↓↓↓
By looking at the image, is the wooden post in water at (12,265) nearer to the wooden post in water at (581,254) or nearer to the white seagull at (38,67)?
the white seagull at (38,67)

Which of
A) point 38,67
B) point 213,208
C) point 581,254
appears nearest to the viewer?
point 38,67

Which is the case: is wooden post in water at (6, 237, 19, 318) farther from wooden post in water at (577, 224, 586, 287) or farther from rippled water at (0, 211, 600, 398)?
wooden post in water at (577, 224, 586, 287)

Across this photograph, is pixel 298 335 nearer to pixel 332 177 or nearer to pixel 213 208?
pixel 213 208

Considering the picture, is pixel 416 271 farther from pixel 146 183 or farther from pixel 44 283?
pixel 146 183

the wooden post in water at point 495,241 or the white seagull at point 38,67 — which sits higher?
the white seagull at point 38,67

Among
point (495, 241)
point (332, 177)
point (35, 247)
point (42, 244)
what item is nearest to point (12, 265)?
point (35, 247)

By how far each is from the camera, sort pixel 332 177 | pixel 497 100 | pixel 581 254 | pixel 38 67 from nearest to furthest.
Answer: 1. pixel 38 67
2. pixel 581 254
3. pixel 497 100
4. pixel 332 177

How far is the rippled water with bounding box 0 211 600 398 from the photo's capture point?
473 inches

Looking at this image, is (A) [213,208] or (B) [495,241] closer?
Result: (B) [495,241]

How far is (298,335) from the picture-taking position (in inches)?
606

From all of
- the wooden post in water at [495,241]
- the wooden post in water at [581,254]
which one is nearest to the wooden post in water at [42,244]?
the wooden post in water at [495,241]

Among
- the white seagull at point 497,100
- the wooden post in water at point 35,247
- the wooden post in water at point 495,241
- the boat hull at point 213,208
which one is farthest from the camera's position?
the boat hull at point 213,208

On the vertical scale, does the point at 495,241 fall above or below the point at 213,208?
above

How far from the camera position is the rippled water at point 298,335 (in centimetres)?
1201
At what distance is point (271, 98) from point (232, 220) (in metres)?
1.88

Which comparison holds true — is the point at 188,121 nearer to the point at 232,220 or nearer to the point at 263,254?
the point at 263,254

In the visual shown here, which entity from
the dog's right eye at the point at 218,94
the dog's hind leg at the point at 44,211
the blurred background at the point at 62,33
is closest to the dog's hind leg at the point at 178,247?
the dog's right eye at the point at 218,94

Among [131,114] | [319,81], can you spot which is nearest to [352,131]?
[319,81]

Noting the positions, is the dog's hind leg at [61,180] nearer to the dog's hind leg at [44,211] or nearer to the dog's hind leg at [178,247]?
↑↑↑
Nothing should be left out: repeat all of the data exactly.

By looking at the image, is the wooden post in water at (12,265) nearer to the wooden post in water at (581,254) or nearer to the white seagull at (38,67)?
the white seagull at (38,67)

Which of
A) point 38,67
B) point 213,208
C) point 581,254
appears nearest to the viewer?
point 38,67

Which is the case: is wooden post in water at (6, 237, 19, 318) farther from wooden post in water at (577, 224, 586, 287) or farther from rippled water at (0, 211, 600, 398)?
wooden post in water at (577, 224, 586, 287)

Across this photograph, is pixel 298 335 nearer to pixel 332 177 or nearer to pixel 213 208?
pixel 213 208

Considering the picture, is pixel 416 271 farther from pixel 146 183 or farther from pixel 44 283?
pixel 146 183

the wooden post in water at point 495,241 or the white seagull at point 38,67 — which sits higher?
the white seagull at point 38,67

Among
point (495, 241)
point (332, 177)
point (35, 247)
point (42, 244)
what item is nearest to point (12, 265)?
point (35, 247)

By how far each is from the camera, sort pixel 332 177 | pixel 497 100 | pixel 581 254 | pixel 38 67 from nearest to furthest.
Answer: 1. pixel 38 67
2. pixel 581 254
3. pixel 497 100
4. pixel 332 177

How far is the rippled water with bounding box 0 211 600 398 from the photo's capture point?
473 inches

Looking at this image, is (A) [213,208] or (B) [495,241] closer?
Result: (B) [495,241]

How far is (298,335) from the picture-taking position (in inches)?
606

From all of
- the wooden post in water at [495,241]
- the wooden post in water at [581,254]
which one is nearest to the wooden post in water at [42,244]?
the wooden post in water at [495,241]

Among
- the white seagull at point 497,100
- the wooden post in water at point 35,247
- the wooden post in water at point 495,241
- the boat hull at point 213,208
which one is farthest from the camera's position?
the boat hull at point 213,208

On the vertical scale, does the point at 495,241 fall above or below the point at 213,208?
above

How far from the camera position is the rippled water at point 298,335 (in centimetres)?
1201
At what distance is point (271, 98) from point (232, 220) (in metres)?
1.88

Which comparison holds true — is the point at 188,121 nearer to the point at 232,220 or nearer to the point at 263,254?
the point at 263,254

In the visual shown here, which entity from
the dog's right eye at the point at 218,94
the dog's hind leg at the point at 44,211
the blurred background at the point at 62,33
is closest to the dog's hind leg at the point at 178,247?
the dog's right eye at the point at 218,94

Among [131,114] | [319,81], can you spot which is nearest to [352,131]?
[319,81]

Noting the positions, is the dog's hind leg at [61,180] nearer to the dog's hind leg at [44,211] or nearer to the dog's hind leg at [178,247]?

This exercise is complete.